Yazıcıoğlu'ndan aldığı cevapla rahatladı:
- Kaygılanmayın, sağlam yerdeler...
Gerçekten de son derece sağlam bir yerdeydiler. Yakalanma
ihtimalleri yok denecek kadar azdı. Ayrıca her ikisine de sıkı sıkı
tembih edilmişti:
- Buradan ayrılmayın. Bizim dediklerimizi harfiyen yerine
getirin.
Sakın ola teşkilatlara gitmeyin.
İsa Armağan, kendisine yapılan uyarıyı dikkate aldı.
Kendisine çizilen alanın dışına çıkmadı.
Ülkücü teşkilatlarla ilişkisini tamamen kestiği için bugün
hayatta.
Mustafa Pehlivanoğlu ise, tersini yaptı. Bir süre gizlendikten
sonra gezmeye ve teşkilatlara gidip gelmeye başladı.

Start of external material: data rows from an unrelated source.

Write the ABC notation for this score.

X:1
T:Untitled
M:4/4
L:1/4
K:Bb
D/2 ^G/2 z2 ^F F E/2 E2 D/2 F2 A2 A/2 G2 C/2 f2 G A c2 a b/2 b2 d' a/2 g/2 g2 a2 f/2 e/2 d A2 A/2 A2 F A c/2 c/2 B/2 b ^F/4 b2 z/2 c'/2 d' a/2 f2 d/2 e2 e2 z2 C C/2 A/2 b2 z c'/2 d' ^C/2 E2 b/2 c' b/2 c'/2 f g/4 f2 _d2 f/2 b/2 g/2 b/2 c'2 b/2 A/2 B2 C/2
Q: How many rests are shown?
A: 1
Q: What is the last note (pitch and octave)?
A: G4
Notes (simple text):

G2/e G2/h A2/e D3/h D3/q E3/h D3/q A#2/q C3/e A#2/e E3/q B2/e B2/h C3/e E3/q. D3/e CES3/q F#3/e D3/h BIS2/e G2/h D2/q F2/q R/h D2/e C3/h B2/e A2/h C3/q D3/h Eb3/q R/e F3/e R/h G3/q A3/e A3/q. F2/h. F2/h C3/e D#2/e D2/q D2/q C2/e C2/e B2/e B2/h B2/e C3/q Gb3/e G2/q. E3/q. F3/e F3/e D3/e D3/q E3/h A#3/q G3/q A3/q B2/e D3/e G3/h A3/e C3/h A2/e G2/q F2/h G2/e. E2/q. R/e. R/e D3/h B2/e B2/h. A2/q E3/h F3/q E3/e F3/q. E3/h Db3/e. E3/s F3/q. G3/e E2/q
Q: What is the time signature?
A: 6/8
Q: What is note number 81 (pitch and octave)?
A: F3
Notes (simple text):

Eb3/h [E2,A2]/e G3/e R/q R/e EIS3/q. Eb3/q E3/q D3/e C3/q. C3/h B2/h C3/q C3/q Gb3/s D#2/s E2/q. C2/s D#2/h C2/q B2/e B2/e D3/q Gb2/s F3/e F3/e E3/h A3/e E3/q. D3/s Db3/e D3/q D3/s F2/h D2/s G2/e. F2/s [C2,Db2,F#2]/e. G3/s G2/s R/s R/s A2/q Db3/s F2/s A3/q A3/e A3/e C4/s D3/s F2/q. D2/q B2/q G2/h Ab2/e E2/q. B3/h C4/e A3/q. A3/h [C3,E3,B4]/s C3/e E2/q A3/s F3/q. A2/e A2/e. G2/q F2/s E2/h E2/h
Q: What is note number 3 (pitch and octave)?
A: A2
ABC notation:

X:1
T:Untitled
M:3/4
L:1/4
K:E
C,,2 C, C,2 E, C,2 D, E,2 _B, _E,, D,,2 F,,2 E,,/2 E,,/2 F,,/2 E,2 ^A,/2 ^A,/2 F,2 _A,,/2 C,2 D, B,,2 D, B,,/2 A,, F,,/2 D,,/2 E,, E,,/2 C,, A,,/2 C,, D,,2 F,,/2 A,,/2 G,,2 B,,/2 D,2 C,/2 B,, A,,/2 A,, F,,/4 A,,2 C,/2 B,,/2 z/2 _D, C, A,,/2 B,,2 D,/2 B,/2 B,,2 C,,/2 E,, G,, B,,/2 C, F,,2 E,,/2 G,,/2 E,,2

Durum bu olunca da Başbakan'ın okuduğu mektupta selam gönderip,
"mutlu bir yuva kurması" temennisinde bulunduğu
nişanlısının erkek kardeşi tarafından ihbar edilip, yakalatıldı.
Ardından da idam edildi.
Kaderi O'nu adım adım ölüme götürdü!
SÖZLERİNİ BİTİREMEDEN KOMAYA SOKULDU... AYRINTILAR
DİĞER SAYFADA...
Erdem Ekinci, Gazi Üniversitesi Beden Eğitimi Bölümü'nde okuyor ve
Adalet Bakanlığı'nda memur olarak çalışıyordu. Dev Yol üyesiydi.
Direniş Komiteleri içinde örgütlenmişti. 10 Mart 1980'de Ankara
Keçiören Kuşçağız'da bir otobüs kaçırma olayından tutuklanıp,
Askeri Cezaevi'ne kapatıldı.
Henüz ihtilal olmamış ve cezaevlerinde
"Karıştır-Barıştır" uygulamasına geçilmemişti.
Solcu gençler ayrı, ülkücü gençler ayrı koğuşlarda
yatırılıyordu.
Güvercinlik Üssü'nde bulunan iki koğuş, tamamen sol görüşlü
gençlerden oluşuyordu.
Zindanlar alabildiğine doldurulmuştu. Koğuşlarda ranza yoktu. 114
kişi yer yatağında yatıyordu.
Bir gün "dikkat" komutunun ardından Albay Muhsin Sıkıcıoğlu koğuşa
girdi. Gençlerin yattıkları yatakların üzerine çıkarak konuşmaya
başladı:
- Devletimiz güçlüdür.
Devlet otoritesine boyun eğeceksiniz...
Ardından insani değerlere atıflar yapan sözler söyledi.
Bu sözleri söylerken de yere serilen yatakların üzerinde
geziniyordu.
Konuşmasını bitirdiğinde Erdem Ekinci söz istedi.
Henüz 12 Eylül İhtilali gerçekleşmediğinden, istemeden de olsa
Albay Sıkıcıoğlu tarafından kendisine söz verildi. 12 Eylül
İhtilali'nden sonra ise, değil konuşmak, kıpırdamak, sağa sola
bakmak bile yasaktı. Bu tür hareketlerin cezası, askerler
tarafından defalarca coplanmaktı.
Ekinci, "komutanım" dedi:
- Siz bu akşam eve gittiğinizde hanımefendiye anlatın.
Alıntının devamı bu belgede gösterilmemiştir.